The temp array after the execution of this loop is shown in figure 1.2.

figure 1.2

and now the fourth and final for loop

for(i = thearray.Length-1 ; i>=0 ; i--)
{
output [ temp [ thearray [ i ] ] -1 ] = thearray [ i ] ;
temp [ thearray [ i ] ] = temp [ thearray [ i ] ] - 1;
}

11) Now break the statement in the loop as

int p = thearray [ i ] ;
temp [ p ] = temp [ p ] - 1

we initialize variable p with the elements of thearray one by one, next we use p as an index for the array temp, we get the value at that index, decrement it by 1, and then put this decremented value back in the array temp at index p. (see figure 1.3 below )

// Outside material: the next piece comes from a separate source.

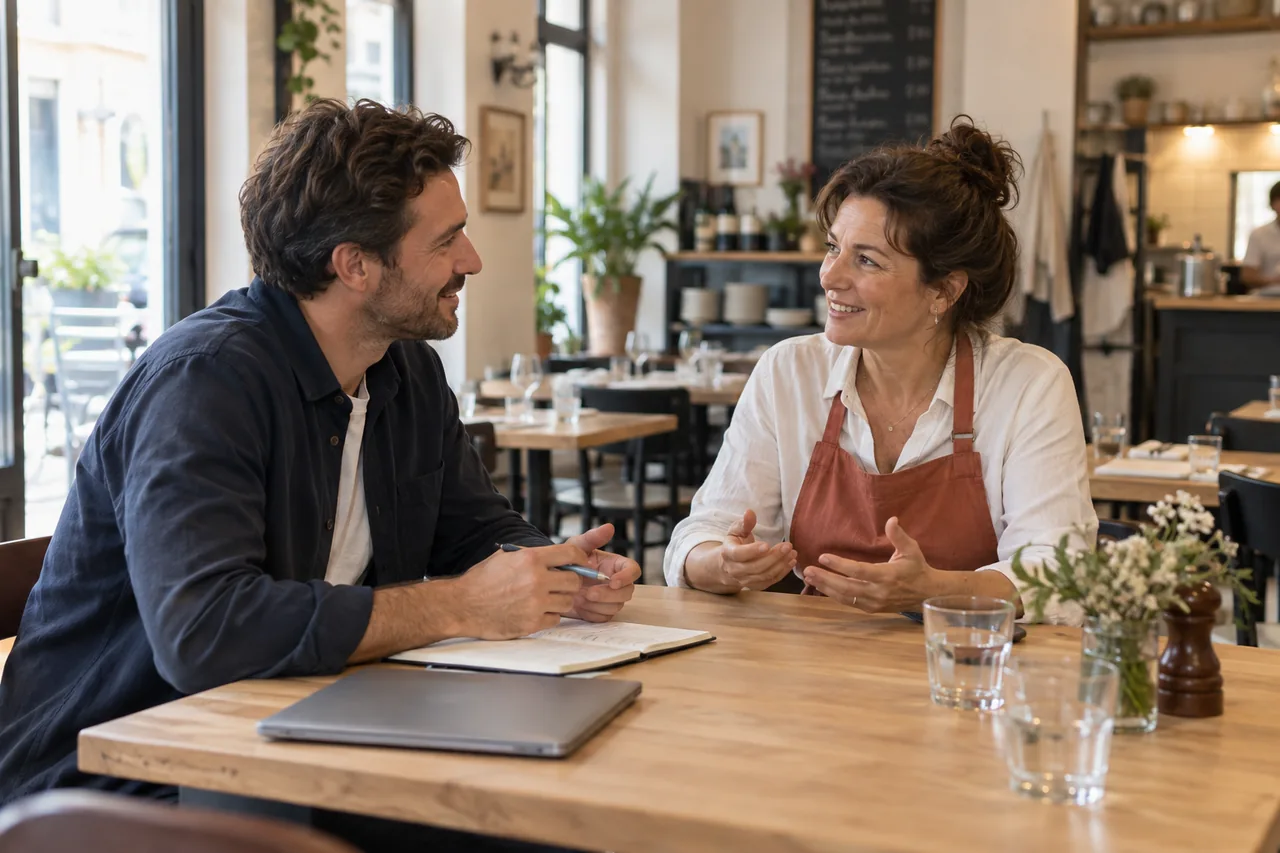 Un conseiller échange avec une restauratrice dans son établissement. Illustration générée par IA.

Well here is the explanation, as we are building the final sorted array in this very last loop, these statements actually occur due to the fact that the values in array temp are used by sorted array output as an index, and the value that is just accessed by output array must be decrement by one or else we are not able to put same elements found in original array at consecutive locations in the final sorted array output.

This fact is demonstrated in figure 1.3

12) for i = 4

13) for i = 1

figure 1.3

14) When the temp is not decremented by 1, note that element 3 is inserted at index no 4 again (below)

figure 1.4

Finally, the sorted array output is shown in (figure 1.5), also shown is the state of the array temp after the final step.

figure 1.5

Conclusion

In this article I showed how to implement the Count Sort, a sorting algorithm that sorts elements in Linear Time, well there are other factors that one must consider before using Count Sort, the Count Sort is Stable means numbers with the values appear in the output array in the same order as they do in the input array. The fact that there is no comparison used by this algorithm makes it difficult if not impossible to use it with custom objects rather than primitive data types, and even in the case of primitive types, the algorithm can perform much worse in terms of memory usage if only single element in the input set is close to maximum range for that type.